— Daftar Tugas —
(A) Sebutkan semua nama lengkap orang yang muncul dalam berita sidang panti asuhan di bawah.
(B) Tuliskan lanjutan berita sidang panti asuhan di bawah, mulai setelah kalimat terakhirnya.

— Bagian Teks —
Terdakwa ESN usai menjalani sidang tertutup dugaan pemerkosaan dan pencabulan anak asuh Panti Asuhan Simpang Tiga, Selasa (28/07). |
UPDATE-NEWS24JAM.blogspot.com - Sidang lanjutan terkait kasus dugaan pemerkosaan dan pencabulan yang dilakukan oknum salah satu Kepala Panti Asuhan Simpang Tiga di Kota Medan berinisial ENS (48) kepada anak perempuan berinisial WL (14) digelar di ruang Cakra V Pengadilan Negeri Medan, Selasa (28/7/2020).
Persidangan yang beragendakan mendengarkan keterangan para saksi digelar secara tertutup untuk umum yang dipimpin oleh ketua majelis hakim Ahmad Sumardi.
Saksi yang dihadirkan adalah kepala lingkungan dan ibu dari teman WL yang mengetahui pertama kali kasus ini.
"Saksi kali ini yang dihadirkan saksi kepala lingkungan, dan ibu dari teman korban yang dapat pengaduan," ujarnya Jaksa Penuntut Umum Robert Silalahi, di depan Ruang Cakra V, Selasa (28/7/2020).
Usai sidang, Wakil Ketua Lembaga Perlindungan Anak Indonesia (LPAI) Komala Sari mengatakan perbuatan ENS membuat korban yang pernah menjadi anak asuhnya di panti asuhan mengalami trauma.
"Selama tujuh tahun terdakwa tega melakukan pemerkosaan terhadap anak di bawah umut. Perbuatan ENS ini membuat korban mengalami trauma sangat mendalam," ujarnya.
Komala Sari juga mengungkapkan bahwa traumanya ini sangat luar biasa, soalnya dari umur 7 tahun sampai umur 14 tahun dilecehkan secara seksual.
Menurut Komala Sari, dari umur 7 tahun sampai umur 10 tahun, terdakwa ENS memperkosa WL. Setelah korban berumur 10 tahun, terdakwa mencabuli korban dengan memasukan jarinya ke alat kelamin korban sampai umur 14 tahun," bebernya.
Komala Sari berharap agar terdakwa ENS dihukum dengan seberat-beratnya.
"Kalau bisa dihukum kebiri. Karena ini perbuatan yang sangat keji," ucapnya.Pendamping korban lainnya dari Lembaga Bantuan Hukum APIK, Cut Betty juga sependapat bahwa perbuatan ENS sangat tidak manusiawi.
"Pemerkosaan itu dilakukan hampir setiap harinya yang membuat korban mengalami trauma berat," ucapnya.

— Data yang Ditampilkan —
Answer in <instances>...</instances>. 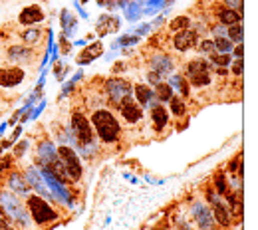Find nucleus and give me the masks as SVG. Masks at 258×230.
Returning a JSON list of instances; mask_svg holds the SVG:
<instances>
[{
  "mask_svg": "<svg viewBox=\"0 0 258 230\" xmlns=\"http://www.w3.org/2000/svg\"><path fill=\"white\" fill-rule=\"evenodd\" d=\"M0 208L4 210V214L8 216V220L20 228H28L30 226V216L28 210L20 204L16 194L10 192H0Z\"/></svg>",
  "mask_w": 258,
  "mask_h": 230,
  "instance_id": "obj_1",
  "label": "nucleus"
},
{
  "mask_svg": "<svg viewBox=\"0 0 258 230\" xmlns=\"http://www.w3.org/2000/svg\"><path fill=\"white\" fill-rule=\"evenodd\" d=\"M92 123L96 133L100 135V139L105 143H113L119 137V123L115 119V115L107 110H98L92 115Z\"/></svg>",
  "mask_w": 258,
  "mask_h": 230,
  "instance_id": "obj_2",
  "label": "nucleus"
},
{
  "mask_svg": "<svg viewBox=\"0 0 258 230\" xmlns=\"http://www.w3.org/2000/svg\"><path fill=\"white\" fill-rule=\"evenodd\" d=\"M28 208H30V214H32L36 224H46V222L58 218V212L48 204V200H44L38 194L28 196Z\"/></svg>",
  "mask_w": 258,
  "mask_h": 230,
  "instance_id": "obj_3",
  "label": "nucleus"
},
{
  "mask_svg": "<svg viewBox=\"0 0 258 230\" xmlns=\"http://www.w3.org/2000/svg\"><path fill=\"white\" fill-rule=\"evenodd\" d=\"M56 153H58V157H60V161H62V165L66 169V174L72 180H80L82 178V161L76 155V151L72 147H68V145H60L56 149Z\"/></svg>",
  "mask_w": 258,
  "mask_h": 230,
  "instance_id": "obj_4",
  "label": "nucleus"
},
{
  "mask_svg": "<svg viewBox=\"0 0 258 230\" xmlns=\"http://www.w3.org/2000/svg\"><path fill=\"white\" fill-rule=\"evenodd\" d=\"M72 135H74V139H76L78 145L94 143V131H92V125H90V121H88L82 114L72 115Z\"/></svg>",
  "mask_w": 258,
  "mask_h": 230,
  "instance_id": "obj_5",
  "label": "nucleus"
},
{
  "mask_svg": "<svg viewBox=\"0 0 258 230\" xmlns=\"http://www.w3.org/2000/svg\"><path fill=\"white\" fill-rule=\"evenodd\" d=\"M105 92H107V98L111 100V104H117V106H119V104H123L127 98H131L133 88H131L129 82L113 78V80H109V82L105 84Z\"/></svg>",
  "mask_w": 258,
  "mask_h": 230,
  "instance_id": "obj_6",
  "label": "nucleus"
},
{
  "mask_svg": "<svg viewBox=\"0 0 258 230\" xmlns=\"http://www.w3.org/2000/svg\"><path fill=\"white\" fill-rule=\"evenodd\" d=\"M187 76L189 82L197 88H205L210 84V76H208V64L205 60H193L187 66Z\"/></svg>",
  "mask_w": 258,
  "mask_h": 230,
  "instance_id": "obj_7",
  "label": "nucleus"
},
{
  "mask_svg": "<svg viewBox=\"0 0 258 230\" xmlns=\"http://www.w3.org/2000/svg\"><path fill=\"white\" fill-rule=\"evenodd\" d=\"M208 200L212 202V218L220 224V226H230V222H232V216H230V210L218 200V196L212 192V190H208Z\"/></svg>",
  "mask_w": 258,
  "mask_h": 230,
  "instance_id": "obj_8",
  "label": "nucleus"
},
{
  "mask_svg": "<svg viewBox=\"0 0 258 230\" xmlns=\"http://www.w3.org/2000/svg\"><path fill=\"white\" fill-rule=\"evenodd\" d=\"M26 182H28V186H34L36 188L38 196H42L44 200L50 198V188H48L44 176L40 174V171L36 167H28V171H26Z\"/></svg>",
  "mask_w": 258,
  "mask_h": 230,
  "instance_id": "obj_9",
  "label": "nucleus"
},
{
  "mask_svg": "<svg viewBox=\"0 0 258 230\" xmlns=\"http://www.w3.org/2000/svg\"><path fill=\"white\" fill-rule=\"evenodd\" d=\"M193 216H195V220H197V224H199L201 230H212L214 218H212V212H210V208L206 204L195 202L193 204Z\"/></svg>",
  "mask_w": 258,
  "mask_h": 230,
  "instance_id": "obj_10",
  "label": "nucleus"
},
{
  "mask_svg": "<svg viewBox=\"0 0 258 230\" xmlns=\"http://www.w3.org/2000/svg\"><path fill=\"white\" fill-rule=\"evenodd\" d=\"M24 80V70L20 68H0V86L2 88H16Z\"/></svg>",
  "mask_w": 258,
  "mask_h": 230,
  "instance_id": "obj_11",
  "label": "nucleus"
},
{
  "mask_svg": "<svg viewBox=\"0 0 258 230\" xmlns=\"http://www.w3.org/2000/svg\"><path fill=\"white\" fill-rule=\"evenodd\" d=\"M119 112L123 115V119L127 123H137L141 117H143V110L137 102H133L131 98H127L123 104H119Z\"/></svg>",
  "mask_w": 258,
  "mask_h": 230,
  "instance_id": "obj_12",
  "label": "nucleus"
},
{
  "mask_svg": "<svg viewBox=\"0 0 258 230\" xmlns=\"http://www.w3.org/2000/svg\"><path fill=\"white\" fill-rule=\"evenodd\" d=\"M195 44H197V32H195V30H189V28L181 30V32L173 38V46H175L179 52H187V50H191Z\"/></svg>",
  "mask_w": 258,
  "mask_h": 230,
  "instance_id": "obj_13",
  "label": "nucleus"
},
{
  "mask_svg": "<svg viewBox=\"0 0 258 230\" xmlns=\"http://www.w3.org/2000/svg\"><path fill=\"white\" fill-rule=\"evenodd\" d=\"M119 30V18L117 16H109V14H103L98 18L96 22V32L100 36H107V34H113Z\"/></svg>",
  "mask_w": 258,
  "mask_h": 230,
  "instance_id": "obj_14",
  "label": "nucleus"
},
{
  "mask_svg": "<svg viewBox=\"0 0 258 230\" xmlns=\"http://www.w3.org/2000/svg\"><path fill=\"white\" fill-rule=\"evenodd\" d=\"M18 20H20V24H24V26H32V24H38V22L44 20V12H42V8H40L38 4H32V6H28V8H24V10L20 12Z\"/></svg>",
  "mask_w": 258,
  "mask_h": 230,
  "instance_id": "obj_15",
  "label": "nucleus"
},
{
  "mask_svg": "<svg viewBox=\"0 0 258 230\" xmlns=\"http://www.w3.org/2000/svg\"><path fill=\"white\" fill-rule=\"evenodd\" d=\"M8 186H10L12 194H16V196L28 198V194H30V186H28L26 178H22L18 172H12V174L8 176Z\"/></svg>",
  "mask_w": 258,
  "mask_h": 230,
  "instance_id": "obj_16",
  "label": "nucleus"
},
{
  "mask_svg": "<svg viewBox=\"0 0 258 230\" xmlns=\"http://www.w3.org/2000/svg\"><path fill=\"white\" fill-rule=\"evenodd\" d=\"M151 70H153L155 74H159L161 78L163 76H169L173 72V60L169 56H165V54H159V56H155L151 60Z\"/></svg>",
  "mask_w": 258,
  "mask_h": 230,
  "instance_id": "obj_17",
  "label": "nucleus"
},
{
  "mask_svg": "<svg viewBox=\"0 0 258 230\" xmlns=\"http://www.w3.org/2000/svg\"><path fill=\"white\" fill-rule=\"evenodd\" d=\"M103 52V46L102 42H94L92 46H88L80 56H78V64L80 66H86V64H90V62H94L96 58H100Z\"/></svg>",
  "mask_w": 258,
  "mask_h": 230,
  "instance_id": "obj_18",
  "label": "nucleus"
},
{
  "mask_svg": "<svg viewBox=\"0 0 258 230\" xmlns=\"http://www.w3.org/2000/svg\"><path fill=\"white\" fill-rule=\"evenodd\" d=\"M62 28H64V36L72 38L78 30V18L72 16L70 10H62Z\"/></svg>",
  "mask_w": 258,
  "mask_h": 230,
  "instance_id": "obj_19",
  "label": "nucleus"
},
{
  "mask_svg": "<svg viewBox=\"0 0 258 230\" xmlns=\"http://www.w3.org/2000/svg\"><path fill=\"white\" fill-rule=\"evenodd\" d=\"M56 149L58 147H54L50 141H46V143H42L40 147H38V157H40V167H46L50 161H54L56 157H58V153H56Z\"/></svg>",
  "mask_w": 258,
  "mask_h": 230,
  "instance_id": "obj_20",
  "label": "nucleus"
},
{
  "mask_svg": "<svg viewBox=\"0 0 258 230\" xmlns=\"http://www.w3.org/2000/svg\"><path fill=\"white\" fill-rule=\"evenodd\" d=\"M151 117H153L155 129L161 131V129L167 125V121H169V112H167L165 108H161V106H153V108H151Z\"/></svg>",
  "mask_w": 258,
  "mask_h": 230,
  "instance_id": "obj_21",
  "label": "nucleus"
},
{
  "mask_svg": "<svg viewBox=\"0 0 258 230\" xmlns=\"http://www.w3.org/2000/svg\"><path fill=\"white\" fill-rule=\"evenodd\" d=\"M8 56L14 62H30L32 52H30V48H24V46H12L8 50Z\"/></svg>",
  "mask_w": 258,
  "mask_h": 230,
  "instance_id": "obj_22",
  "label": "nucleus"
},
{
  "mask_svg": "<svg viewBox=\"0 0 258 230\" xmlns=\"http://www.w3.org/2000/svg\"><path fill=\"white\" fill-rule=\"evenodd\" d=\"M218 18H220V22L226 24V26H232V24H238V22H240V14L234 12V8H222V10L218 12Z\"/></svg>",
  "mask_w": 258,
  "mask_h": 230,
  "instance_id": "obj_23",
  "label": "nucleus"
},
{
  "mask_svg": "<svg viewBox=\"0 0 258 230\" xmlns=\"http://www.w3.org/2000/svg\"><path fill=\"white\" fill-rule=\"evenodd\" d=\"M226 38H228L230 42L242 44V40H244V30H242V24L238 22V24H232V26H228V30H226Z\"/></svg>",
  "mask_w": 258,
  "mask_h": 230,
  "instance_id": "obj_24",
  "label": "nucleus"
},
{
  "mask_svg": "<svg viewBox=\"0 0 258 230\" xmlns=\"http://www.w3.org/2000/svg\"><path fill=\"white\" fill-rule=\"evenodd\" d=\"M135 96L139 100V106H149L151 100H153V90L147 88V86H137L135 88Z\"/></svg>",
  "mask_w": 258,
  "mask_h": 230,
  "instance_id": "obj_25",
  "label": "nucleus"
},
{
  "mask_svg": "<svg viewBox=\"0 0 258 230\" xmlns=\"http://www.w3.org/2000/svg\"><path fill=\"white\" fill-rule=\"evenodd\" d=\"M153 94L157 96V100H161V102H169V100L173 98V90H171V86H169V84H163V82L155 84Z\"/></svg>",
  "mask_w": 258,
  "mask_h": 230,
  "instance_id": "obj_26",
  "label": "nucleus"
},
{
  "mask_svg": "<svg viewBox=\"0 0 258 230\" xmlns=\"http://www.w3.org/2000/svg\"><path fill=\"white\" fill-rule=\"evenodd\" d=\"M123 14H125V18H127V20H131V22L139 20V16H141L139 2H127V4L123 6Z\"/></svg>",
  "mask_w": 258,
  "mask_h": 230,
  "instance_id": "obj_27",
  "label": "nucleus"
},
{
  "mask_svg": "<svg viewBox=\"0 0 258 230\" xmlns=\"http://www.w3.org/2000/svg\"><path fill=\"white\" fill-rule=\"evenodd\" d=\"M212 42H214V50H218V54H230V52H232V42H230L226 36L214 38Z\"/></svg>",
  "mask_w": 258,
  "mask_h": 230,
  "instance_id": "obj_28",
  "label": "nucleus"
},
{
  "mask_svg": "<svg viewBox=\"0 0 258 230\" xmlns=\"http://www.w3.org/2000/svg\"><path fill=\"white\" fill-rule=\"evenodd\" d=\"M169 86H171V90H179L183 96H189V86H187V82L181 76H173L171 82H169Z\"/></svg>",
  "mask_w": 258,
  "mask_h": 230,
  "instance_id": "obj_29",
  "label": "nucleus"
},
{
  "mask_svg": "<svg viewBox=\"0 0 258 230\" xmlns=\"http://www.w3.org/2000/svg\"><path fill=\"white\" fill-rule=\"evenodd\" d=\"M189 24H191V20H189V16H177L173 22H171V30H185V28H189Z\"/></svg>",
  "mask_w": 258,
  "mask_h": 230,
  "instance_id": "obj_30",
  "label": "nucleus"
},
{
  "mask_svg": "<svg viewBox=\"0 0 258 230\" xmlns=\"http://www.w3.org/2000/svg\"><path fill=\"white\" fill-rule=\"evenodd\" d=\"M169 104H171V110H173V115H183L185 114V102L181 100V98H171L169 100Z\"/></svg>",
  "mask_w": 258,
  "mask_h": 230,
  "instance_id": "obj_31",
  "label": "nucleus"
},
{
  "mask_svg": "<svg viewBox=\"0 0 258 230\" xmlns=\"http://www.w3.org/2000/svg\"><path fill=\"white\" fill-rule=\"evenodd\" d=\"M22 40H24L26 44H34V42H38V40H40V30H36V28H28V30L22 34Z\"/></svg>",
  "mask_w": 258,
  "mask_h": 230,
  "instance_id": "obj_32",
  "label": "nucleus"
},
{
  "mask_svg": "<svg viewBox=\"0 0 258 230\" xmlns=\"http://www.w3.org/2000/svg\"><path fill=\"white\" fill-rule=\"evenodd\" d=\"M199 52L201 54H206V56H212L216 50H214V42L212 40H203L201 44H199Z\"/></svg>",
  "mask_w": 258,
  "mask_h": 230,
  "instance_id": "obj_33",
  "label": "nucleus"
},
{
  "mask_svg": "<svg viewBox=\"0 0 258 230\" xmlns=\"http://www.w3.org/2000/svg\"><path fill=\"white\" fill-rule=\"evenodd\" d=\"M141 38H137V36H121L115 44H113V48H117V46H133V44H137Z\"/></svg>",
  "mask_w": 258,
  "mask_h": 230,
  "instance_id": "obj_34",
  "label": "nucleus"
},
{
  "mask_svg": "<svg viewBox=\"0 0 258 230\" xmlns=\"http://www.w3.org/2000/svg\"><path fill=\"white\" fill-rule=\"evenodd\" d=\"M230 62H232V56L230 54H214L212 56V64L214 66H230Z\"/></svg>",
  "mask_w": 258,
  "mask_h": 230,
  "instance_id": "obj_35",
  "label": "nucleus"
},
{
  "mask_svg": "<svg viewBox=\"0 0 258 230\" xmlns=\"http://www.w3.org/2000/svg\"><path fill=\"white\" fill-rule=\"evenodd\" d=\"M163 2H165V0H147V4H151V6H149L145 12H147V14H153L155 10L163 8Z\"/></svg>",
  "mask_w": 258,
  "mask_h": 230,
  "instance_id": "obj_36",
  "label": "nucleus"
},
{
  "mask_svg": "<svg viewBox=\"0 0 258 230\" xmlns=\"http://www.w3.org/2000/svg\"><path fill=\"white\" fill-rule=\"evenodd\" d=\"M149 30H151V26H149V24H143V26L135 28V36H137V38H141V36H145Z\"/></svg>",
  "mask_w": 258,
  "mask_h": 230,
  "instance_id": "obj_37",
  "label": "nucleus"
},
{
  "mask_svg": "<svg viewBox=\"0 0 258 230\" xmlns=\"http://www.w3.org/2000/svg\"><path fill=\"white\" fill-rule=\"evenodd\" d=\"M214 184H216V188H218V192H220V194H224V192H226V184H224V178H222V176H216Z\"/></svg>",
  "mask_w": 258,
  "mask_h": 230,
  "instance_id": "obj_38",
  "label": "nucleus"
},
{
  "mask_svg": "<svg viewBox=\"0 0 258 230\" xmlns=\"http://www.w3.org/2000/svg\"><path fill=\"white\" fill-rule=\"evenodd\" d=\"M232 74H236V76L242 74V60H236V62L232 64Z\"/></svg>",
  "mask_w": 258,
  "mask_h": 230,
  "instance_id": "obj_39",
  "label": "nucleus"
},
{
  "mask_svg": "<svg viewBox=\"0 0 258 230\" xmlns=\"http://www.w3.org/2000/svg\"><path fill=\"white\" fill-rule=\"evenodd\" d=\"M26 147H28V141H22V143H18V145H16V151H14V153H16L18 157H20V155H24Z\"/></svg>",
  "mask_w": 258,
  "mask_h": 230,
  "instance_id": "obj_40",
  "label": "nucleus"
},
{
  "mask_svg": "<svg viewBox=\"0 0 258 230\" xmlns=\"http://www.w3.org/2000/svg\"><path fill=\"white\" fill-rule=\"evenodd\" d=\"M147 80H149V84H159V82H161V80H163V78H161V76H159V74H155V72H151V74H149V76H147Z\"/></svg>",
  "mask_w": 258,
  "mask_h": 230,
  "instance_id": "obj_41",
  "label": "nucleus"
},
{
  "mask_svg": "<svg viewBox=\"0 0 258 230\" xmlns=\"http://www.w3.org/2000/svg\"><path fill=\"white\" fill-rule=\"evenodd\" d=\"M44 108H46V102H42V104H40V106H38V108H36V110L32 112V115H30V119H36L38 115L42 114V110H44Z\"/></svg>",
  "mask_w": 258,
  "mask_h": 230,
  "instance_id": "obj_42",
  "label": "nucleus"
},
{
  "mask_svg": "<svg viewBox=\"0 0 258 230\" xmlns=\"http://www.w3.org/2000/svg\"><path fill=\"white\" fill-rule=\"evenodd\" d=\"M230 184H232V186H236V190L240 192V188H242V182H240V178H238V176H230Z\"/></svg>",
  "mask_w": 258,
  "mask_h": 230,
  "instance_id": "obj_43",
  "label": "nucleus"
},
{
  "mask_svg": "<svg viewBox=\"0 0 258 230\" xmlns=\"http://www.w3.org/2000/svg\"><path fill=\"white\" fill-rule=\"evenodd\" d=\"M234 50V56H236V60H242V54H244V48H242V44H238L236 48H232Z\"/></svg>",
  "mask_w": 258,
  "mask_h": 230,
  "instance_id": "obj_44",
  "label": "nucleus"
},
{
  "mask_svg": "<svg viewBox=\"0 0 258 230\" xmlns=\"http://www.w3.org/2000/svg\"><path fill=\"white\" fill-rule=\"evenodd\" d=\"M224 4H228V8H240L242 6V0H224Z\"/></svg>",
  "mask_w": 258,
  "mask_h": 230,
  "instance_id": "obj_45",
  "label": "nucleus"
},
{
  "mask_svg": "<svg viewBox=\"0 0 258 230\" xmlns=\"http://www.w3.org/2000/svg\"><path fill=\"white\" fill-rule=\"evenodd\" d=\"M10 163H12V159H10V157H4V159H2V165H0V171L8 169V167H10Z\"/></svg>",
  "mask_w": 258,
  "mask_h": 230,
  "instance_id": "obj_46",
  "label": "nucleus"
},
{
  "mask_svg": "<svg viewBox=\"0 0 258 230\" xmlns=\"http://www.w3.org/2000/svg\"><path fill=\"white\" fill-rule=\"evenodd\" d=\"M0 230H14V228H10V222L0 216Z\"/></svg>",
  "mask_w": 258,
  "mask_h": 230,
  "instance_id": "obj_47",
  "label": "nucleus"
},
{
  "mask_svg": "<svg viewBox=\"0 0 258 230\" xmlns=\"http://www.w3.org/2000/svg\"><path fill=\"white\" fill-rule=\"evenodd\" d=\"M74 6H76V10H78V12H80L84 18H88V14H86V10L82 8V4H80V2H74Z\"/></svg>",
  "mask_w": 258,
  "mask_h": 230,
  "instance_id": "obj_48",
  "label": "nucleus"
},
{
  "mask_svg": "<svg viewBox=\"0 0 258 230\" xmlns=\"http://www.w3.org/2000/svg\"><path fill=\"white\" fill-rule=\"evenodd\" d=\"M20 133H22V127H16V131L12 133V139H10V143H14V141L18 139V135H20Z\"/></svg>",
  "mask_w": 258,
  "mask_h": 230,
  "instance_id": "obj_49",
  "label": "nucleus"
},
{
  "mask_svg": "<svg viewBox=\"0 0 258 230\" xmlns=\"http://www.w3.org/2000/svg\"><path fill=\"white\" fill-rule=\"evenodd\" d=\"M98 6H113V0H98Z\"/></svg>",
  "mask_w": 258,
  "mask_h": 230,
  "instance_id": "obj_50",
  "label": "nucleus"
},
{
  "mask_svg": "<svg viewBox=\"0 0 258 230\" xmlns=\"http://www.w3.org/2000/svg\"><path fill=\"white\" fill-rule=\"evenodd\" d=\"M238 167H240V165H238V161H232V163H230V171H236Z\"/></svg>",
  "mask_w": 258,
  "mask_h": 230,
  "instance_id": "obj_51",
  "label": "nucleus"
},
{
  "mask_svg": "<svg viewBox=\"0 0 258 230\" xmlns=\"http://www.w3.org/2000/svg\"><path fill=\"white\" fill-rule=\"evenodd\" d=\"M121 70H125L123 64H117V66H115V72H121Z\"/></svg>",
  "mask_w": 258,
  "mask_h": 230,
  "instance_id": "obj_52",
  "label": "nucleus"
},
{
  "mask_svg": "<svg viewBox=\"0 0 258 230\" xmlns=\"http://www.w3.org/2000/svg\"><path fill=\"white\" fill-rule=\"evenodd\" d=\"M84 2H88V0H84Z\"/></svg>",
  "mask_w": 258,
  "mask_h": 230,
  "instance_id": "obj_53",
  "label": "nucleus"
}]
</instances>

— Jawaban Tugas —
(A) Ahmad Sumardi, Robert Silalahi, Komala Sari, Cut Betty

(B)
Cut Betty menerangkan, awalnya kasus ini ditangani oleh LSM yang berada di Medan dan merujuknya ke Dinas Pemberdayaan Perempuan dan Anak. Pasalnya, penanganan Polda Sumut terkait kasus pelecehan seksual ini terkesan sangat lambat.
"Karena Polda Sumut terkesan lambat menangani kasus ini, Dinas Pemberdayaan Perempuan dan Anak memberikan kuasa kepada saya. Alhamdulillah, kasus ini akhirnya dapat diselesaikan dalam waktu dua minggu dan tersangka langsung ditahan," pungkasnya.
Pengacara Nilai Dakwaan Kabur
Pada sidang sebelumnya, jaksa penuntut umum Robert Silalahi menjelaskan bahwa terdakwa ENS adalah Kepala Panti Asuhan Simpang Tiga yang memiliki sekitar 25 orang anak asuh. Anak- anak dari keluarga miskin ini diurus dan disekolahkan oleh panti asuhan.
Menurut jaksa, pada Desember 2019, korban mengadukan kepada teman sekolahnya, yang selanjutnya melaporkan kepada orang tua. Selanjutnya informasi ini pun diteruskan kepada kepala lingkungan yang melanjutkan ke Dinas Pemberdayaan Perempuan dan Perlindungan Anak.
"Terdakwa yang merupakan Kepala Panti Asuhan ini memegang, memasukan jarinya ke alat vital korban, yang dilakukan selama 7 tahun," kata jaksa.
Penasihat hukum terdakwa ENS, Sri Falmen Siregar, membantah tudingan yang dialamatkan kepada kliennya.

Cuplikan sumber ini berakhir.